The basidiomycete fungus Gloeophyllum trabeum causes a typical brown rot and is known to use reactive oxygen species in the degradation of cellulose. The extracellular Cel12A is one of the few ...endo-1,4- beta -glucanase produced by G. trabeum. Here we cloned cel12A and heterologously expressed it in Aspergillus niger. The identity of the resulting recombinant protein was confirmed by mass spectrometry. We used the purified GtCel12A to determine its substrate specificity and basic biochemical properties. The G. trabeum Cel12A showed highest activity on beta -glucan, followed by lichenan, carboxymethylcellulose, phosphoric acid swollen cellulose, microcrystalline cellulose, and filter paper. The optimal pH and temperature for enzymatic activity were, respectively, 4.5 and 50 degree C on beta -glucan.
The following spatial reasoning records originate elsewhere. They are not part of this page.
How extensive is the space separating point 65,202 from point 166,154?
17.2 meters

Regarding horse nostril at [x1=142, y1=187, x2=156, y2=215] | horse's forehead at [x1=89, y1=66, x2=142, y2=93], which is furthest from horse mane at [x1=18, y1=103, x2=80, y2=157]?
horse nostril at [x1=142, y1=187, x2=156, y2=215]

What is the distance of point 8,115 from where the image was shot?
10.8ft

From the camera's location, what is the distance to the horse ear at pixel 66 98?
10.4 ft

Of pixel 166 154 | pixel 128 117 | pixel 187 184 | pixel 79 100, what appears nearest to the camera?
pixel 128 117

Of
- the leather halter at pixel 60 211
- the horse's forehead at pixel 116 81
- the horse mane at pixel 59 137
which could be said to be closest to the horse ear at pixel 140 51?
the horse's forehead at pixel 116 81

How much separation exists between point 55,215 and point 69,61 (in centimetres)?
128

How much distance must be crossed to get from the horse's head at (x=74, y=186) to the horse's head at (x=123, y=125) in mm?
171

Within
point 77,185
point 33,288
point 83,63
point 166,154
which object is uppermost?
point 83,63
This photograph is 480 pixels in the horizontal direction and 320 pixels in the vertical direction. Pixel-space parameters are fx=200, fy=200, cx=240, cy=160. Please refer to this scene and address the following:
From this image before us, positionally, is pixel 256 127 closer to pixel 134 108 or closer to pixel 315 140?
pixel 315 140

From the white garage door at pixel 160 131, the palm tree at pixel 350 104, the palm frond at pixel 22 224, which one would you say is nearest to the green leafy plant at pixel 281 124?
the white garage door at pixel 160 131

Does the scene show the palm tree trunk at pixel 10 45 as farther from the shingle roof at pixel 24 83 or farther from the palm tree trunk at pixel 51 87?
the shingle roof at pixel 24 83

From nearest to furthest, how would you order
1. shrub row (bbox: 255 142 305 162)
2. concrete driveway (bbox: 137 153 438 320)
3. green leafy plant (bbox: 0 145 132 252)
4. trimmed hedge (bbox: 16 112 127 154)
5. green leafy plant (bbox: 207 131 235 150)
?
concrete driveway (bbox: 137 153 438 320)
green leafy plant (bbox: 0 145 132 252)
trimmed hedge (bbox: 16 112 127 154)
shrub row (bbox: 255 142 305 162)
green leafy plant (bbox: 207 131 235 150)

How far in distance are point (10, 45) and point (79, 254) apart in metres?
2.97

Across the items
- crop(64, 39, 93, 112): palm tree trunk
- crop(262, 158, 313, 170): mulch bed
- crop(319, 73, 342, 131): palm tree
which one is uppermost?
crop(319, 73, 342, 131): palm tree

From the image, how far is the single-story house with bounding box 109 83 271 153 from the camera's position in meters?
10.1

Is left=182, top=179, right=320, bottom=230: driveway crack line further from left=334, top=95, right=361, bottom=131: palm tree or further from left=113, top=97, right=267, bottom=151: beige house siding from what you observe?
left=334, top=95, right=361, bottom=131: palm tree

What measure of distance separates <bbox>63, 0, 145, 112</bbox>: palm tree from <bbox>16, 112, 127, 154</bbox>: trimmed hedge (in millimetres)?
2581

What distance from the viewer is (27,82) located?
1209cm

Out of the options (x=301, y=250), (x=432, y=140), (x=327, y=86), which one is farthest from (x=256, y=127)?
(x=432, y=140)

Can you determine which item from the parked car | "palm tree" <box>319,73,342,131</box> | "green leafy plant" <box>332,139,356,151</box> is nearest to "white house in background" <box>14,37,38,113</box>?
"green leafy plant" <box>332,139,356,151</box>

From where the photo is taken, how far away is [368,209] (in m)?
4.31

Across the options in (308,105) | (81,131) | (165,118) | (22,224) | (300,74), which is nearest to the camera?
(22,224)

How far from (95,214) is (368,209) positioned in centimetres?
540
Under these conditions specific activity was 239.2 plus or minus 9.1 U mg-1 and the half-life of the enzyme was 84.6 plus or minus 3.5 hours. Thermofluor studies revealed that the enzyme was most thermal stable at pH 3. Using beta -glucan as a substrate, the Km was 3.2 plus or minus 0.5 mg mL-1 and the Vmax was 0.41 plus or minus 0.02 mu mol min-1. Analysis of the effects of GtCel12A on oat spelt and filter paper by scanning electron microscopy revealed the morphological changes taking place during the process.